**What the task asks**
Extract from the entries below, exactly as given, only the lines from the line containing "common name: white-tailed deer" to the line containing "genus: Apteryx", both lines included.

[Recorded data]
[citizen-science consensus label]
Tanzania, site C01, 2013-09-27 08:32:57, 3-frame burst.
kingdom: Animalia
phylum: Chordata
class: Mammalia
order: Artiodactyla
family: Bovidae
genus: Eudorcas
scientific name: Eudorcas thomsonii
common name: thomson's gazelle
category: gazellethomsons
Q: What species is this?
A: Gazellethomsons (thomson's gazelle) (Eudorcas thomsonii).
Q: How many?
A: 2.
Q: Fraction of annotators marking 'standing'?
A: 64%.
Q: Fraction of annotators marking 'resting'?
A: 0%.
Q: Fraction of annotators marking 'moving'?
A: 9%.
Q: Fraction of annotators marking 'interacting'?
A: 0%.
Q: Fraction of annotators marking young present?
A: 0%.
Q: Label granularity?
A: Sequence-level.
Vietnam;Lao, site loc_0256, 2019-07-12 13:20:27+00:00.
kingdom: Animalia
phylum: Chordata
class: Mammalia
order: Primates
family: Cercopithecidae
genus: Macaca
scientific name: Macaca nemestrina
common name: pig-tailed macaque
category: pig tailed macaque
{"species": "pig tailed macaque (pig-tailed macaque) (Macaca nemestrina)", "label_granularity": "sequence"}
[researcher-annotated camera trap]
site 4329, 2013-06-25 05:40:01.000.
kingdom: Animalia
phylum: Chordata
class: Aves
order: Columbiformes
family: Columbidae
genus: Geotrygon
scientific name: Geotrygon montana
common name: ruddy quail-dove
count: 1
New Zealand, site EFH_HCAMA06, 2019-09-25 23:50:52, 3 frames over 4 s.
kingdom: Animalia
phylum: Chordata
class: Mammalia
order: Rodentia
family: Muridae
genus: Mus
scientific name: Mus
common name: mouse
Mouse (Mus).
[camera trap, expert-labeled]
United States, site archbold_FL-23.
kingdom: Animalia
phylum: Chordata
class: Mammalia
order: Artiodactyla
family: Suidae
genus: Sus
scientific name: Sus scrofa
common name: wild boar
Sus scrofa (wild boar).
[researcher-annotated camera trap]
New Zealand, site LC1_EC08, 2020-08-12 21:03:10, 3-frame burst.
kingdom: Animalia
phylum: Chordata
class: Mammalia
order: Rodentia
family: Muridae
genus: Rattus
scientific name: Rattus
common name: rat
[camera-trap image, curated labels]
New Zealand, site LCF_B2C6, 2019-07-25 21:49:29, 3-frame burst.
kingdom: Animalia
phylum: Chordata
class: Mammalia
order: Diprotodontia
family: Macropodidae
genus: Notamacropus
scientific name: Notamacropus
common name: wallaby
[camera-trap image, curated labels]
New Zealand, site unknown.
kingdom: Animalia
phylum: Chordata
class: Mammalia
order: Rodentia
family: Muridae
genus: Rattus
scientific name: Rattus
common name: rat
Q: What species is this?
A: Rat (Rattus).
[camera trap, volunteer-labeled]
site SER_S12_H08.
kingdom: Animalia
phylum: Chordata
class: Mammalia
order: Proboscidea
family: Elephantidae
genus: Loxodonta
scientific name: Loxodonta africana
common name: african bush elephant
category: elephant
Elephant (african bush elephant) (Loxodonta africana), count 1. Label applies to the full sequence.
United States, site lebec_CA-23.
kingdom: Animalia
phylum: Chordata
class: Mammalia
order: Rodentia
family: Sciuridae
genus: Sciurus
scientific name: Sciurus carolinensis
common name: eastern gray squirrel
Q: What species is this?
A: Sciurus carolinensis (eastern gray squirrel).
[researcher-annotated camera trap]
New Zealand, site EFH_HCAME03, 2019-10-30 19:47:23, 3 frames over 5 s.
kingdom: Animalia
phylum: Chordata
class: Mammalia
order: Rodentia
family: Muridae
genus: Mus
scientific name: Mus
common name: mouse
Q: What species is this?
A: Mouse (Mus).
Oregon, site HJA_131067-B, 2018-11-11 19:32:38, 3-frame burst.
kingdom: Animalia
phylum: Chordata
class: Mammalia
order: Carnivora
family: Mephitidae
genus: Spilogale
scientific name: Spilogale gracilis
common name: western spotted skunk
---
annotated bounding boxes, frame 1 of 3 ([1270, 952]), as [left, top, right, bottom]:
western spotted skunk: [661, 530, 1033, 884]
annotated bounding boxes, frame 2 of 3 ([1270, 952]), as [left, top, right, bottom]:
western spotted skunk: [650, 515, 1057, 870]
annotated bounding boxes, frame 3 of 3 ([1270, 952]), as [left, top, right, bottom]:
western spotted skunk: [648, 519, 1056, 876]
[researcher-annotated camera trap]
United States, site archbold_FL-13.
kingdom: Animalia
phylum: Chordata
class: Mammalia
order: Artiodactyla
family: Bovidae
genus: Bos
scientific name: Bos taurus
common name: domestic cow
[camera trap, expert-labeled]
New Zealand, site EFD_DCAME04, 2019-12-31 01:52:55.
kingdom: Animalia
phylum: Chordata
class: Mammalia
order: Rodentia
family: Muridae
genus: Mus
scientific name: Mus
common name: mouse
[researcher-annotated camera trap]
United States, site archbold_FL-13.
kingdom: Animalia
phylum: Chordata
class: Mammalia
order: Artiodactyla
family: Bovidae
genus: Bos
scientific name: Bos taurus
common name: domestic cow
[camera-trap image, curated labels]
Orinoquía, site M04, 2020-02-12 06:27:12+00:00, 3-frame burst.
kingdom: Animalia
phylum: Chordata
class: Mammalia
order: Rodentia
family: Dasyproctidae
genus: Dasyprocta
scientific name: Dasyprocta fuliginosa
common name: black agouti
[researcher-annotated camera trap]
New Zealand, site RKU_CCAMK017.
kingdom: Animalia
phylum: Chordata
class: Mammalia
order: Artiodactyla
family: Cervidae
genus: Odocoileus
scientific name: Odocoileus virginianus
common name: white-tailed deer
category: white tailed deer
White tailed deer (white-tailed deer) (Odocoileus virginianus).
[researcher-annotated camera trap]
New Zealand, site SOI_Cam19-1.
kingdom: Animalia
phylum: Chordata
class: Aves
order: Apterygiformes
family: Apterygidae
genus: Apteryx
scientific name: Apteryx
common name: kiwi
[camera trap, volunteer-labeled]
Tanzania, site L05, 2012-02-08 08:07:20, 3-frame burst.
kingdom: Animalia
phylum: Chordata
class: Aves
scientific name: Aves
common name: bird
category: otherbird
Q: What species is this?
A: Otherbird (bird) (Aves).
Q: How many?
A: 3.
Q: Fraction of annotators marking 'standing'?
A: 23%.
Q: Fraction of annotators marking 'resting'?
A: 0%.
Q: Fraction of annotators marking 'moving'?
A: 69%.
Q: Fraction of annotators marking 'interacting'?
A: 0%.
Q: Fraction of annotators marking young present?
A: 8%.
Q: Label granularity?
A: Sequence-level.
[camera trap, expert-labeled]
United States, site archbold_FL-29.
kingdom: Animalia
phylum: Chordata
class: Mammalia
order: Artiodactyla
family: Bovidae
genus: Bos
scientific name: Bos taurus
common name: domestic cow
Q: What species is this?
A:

**Answer space**
common name: white-tailed deer
category: white tailed deer
White tailed deer (white-tailed deer) (Odocoileus virginianus).
[researcher-annotated camera trap]
New Zealand, site SOI_Cam19-1.
kingdom: Animalia
phylum: Chordata
class: Aves
order: Apterygiformes
family: Apterygidae
genus: Apteryx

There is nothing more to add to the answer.